Texte source
****
La torture des Algériens par le pouvoir français, ce n’est pas seulement en Algérie qu’elle avait lieu mais à Paris et en région parisienne aussi... Aujourd’hui, on reconnaît parfois les massacres et tortures d’octobre 1961 mais ce n’était pas seulement en quelques occasions comme 1961. Les rafles étaient permanentes (on voyait circuler les cars de police bondés de personnes arrêtées) et des maisons spéciales étaient consacrées par des services spéciaux pour torturer. On entendait les cris en marchant près des ponts de Saint Ouen et Clichy... A côté des "hôtels" pour immigrés, il y avait les chambres de tortures !

Quand on torturait les Algériens en plein Paris…

A Paris, au mois de décembre 1958, trois étudiants algériens furent arrêtés et battus dans l’Université jusqu’à ce que le Recteur intervint pour signifier aux policiers qu’ils avaient à « faire leur besogne ailleurs ».
Voici la plainte que l’un d’eux déposa :
« Arrêté le 5 décembre 1958 vers 21 heures, je fus immédiatement conduit dans les locaux de la DST, rue des Saussaies. A mon arrivée, je fus interpellé par Mr Wybot lui-même qui me confia à un des policiers qui l’entouraient, gros, trapu, très brun, avec une face de bouledogue, et, à en croire ses confidences et son accent, français de Tunisie.
Il me conduisit dans une salle du rez-de-chaussée mesurant environ cinq mètres sur trois et m’« interrogea » à coups de poings et de gifles. Je protestai et refusait de répondre. L’on me conduisit alors dans une salle située au dernier étage de l’immeuble. Là, les policiers me lièrent les poignets et les chevilles, le policier qui m’avait interrogé plaça une barre de fer entre mes jambes et mes bras en flexion. J’étais, suivant leur expression « à la broche ». La « broche » fut appuyée sur des cales de bois placées sur deux tables hautes d’un mètre environ. Les policiers firent passer le courant électrique dans la barre. En même temps l’on me plaça des électrodes un peu partout sur le corps et même sur la bouche, dans l’anus et sur le coeur. La séance dura de 23 heures environ jusqu’au samedi matin 6 heures. Je dus m’évanouir sept ou huit fois. Pour m’empêcher de crier, un des policiers, à un moment donné, me plaça un mouchoir gluant rempli de tabac. Je refusai toujours de répondre.
****
Données
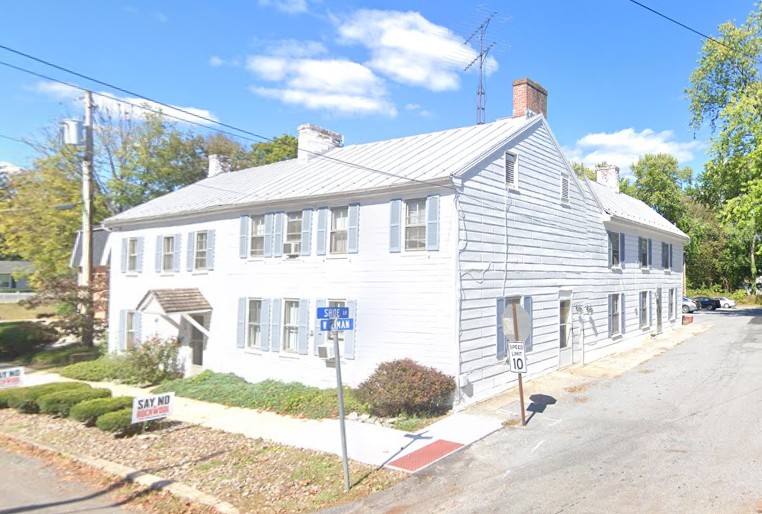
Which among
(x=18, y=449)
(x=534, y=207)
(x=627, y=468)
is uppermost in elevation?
(x=534, y=207)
****
Exercice écrit A
Répondez aux questions suivantes d'après le texte sur la torture des Algériens à Paris.
(i) Près de quels ponts entendait-on les cris ?
(ii) Dans quels locaux le plaignant fut-il conduit après son arrestation ?
(iii) De quelle heure à quelle heure dura la séance décrite dans la plainte ?
Exercice écrit B
Poursuivez le texte sur la torture des Algériens à Paris à partir de sa dernière phrase.
La liste forme un matériau distinct, indépendant du texte.

Réponse A
(i) Près des ponts de Saint Ouen et Clichy.
(ii) Dans les locaux de la DST, rue des Saussaies.
(iii) De 23 heures environ jusqu'au samedi matin 6 heures.

Réponse B
Le samedi matin, je fus conduit dans une autre cellule où un frère algérien gémissait. Ordre fut donné de ne nous donner ni à boire ni à manger, et de nous empêcher de dormir. J’y restai jusqu’au dimanche matin, le garde me donnant des coups de pieds chaque fois que je m’assoupissais.
Au petit jour mes tortionnaires revinrent me prendre et me « repassèrent à la broche » jusqu’au soir. J’ai dû m’évanouir dix fois, mais je persistai à ne pas parler.
Le soir, je fus jeté dans une cellule située au deuxième étage. Le garde reçut les mêmes consignes que son collègue de la veille et les appliqua de la même façon.
Le lundi deux autres inspecteurs vinrent me voir... Ils me déshabillèrent et me placèrent les jambes et les reins sur une table, la partie supérieure du corps dans le vide, les épaules et la tête au sol. Ils placèrent ma tête entre les pieds et les barreaux d’une chaise et tandis que ses aides tenaient mes mains, le sous-directeur me fit des torsions des muscles dorsaux et trapèze. Je refusais de parler.
Ils me mirent alors à genoux et partirent manger, me laissant à un garde avec les consignes habituelles. Ils revinrent trois heures après et le sous-directeur recommença mon « interrogatoire », tandis que les inspecteurs ayant retiré leurs bagues me frappaient. Comme je persistais dans mon refus, ils m’attachèrent de nouveau sur une table, nu, bras et jambes écartés et le sous-directeur me porta des coups au plexus et sur tout le corps. Quans il s’arrêtait, il fumait et m’envoyait toute sa fumée dans le nez. Je fini par m’évanouir...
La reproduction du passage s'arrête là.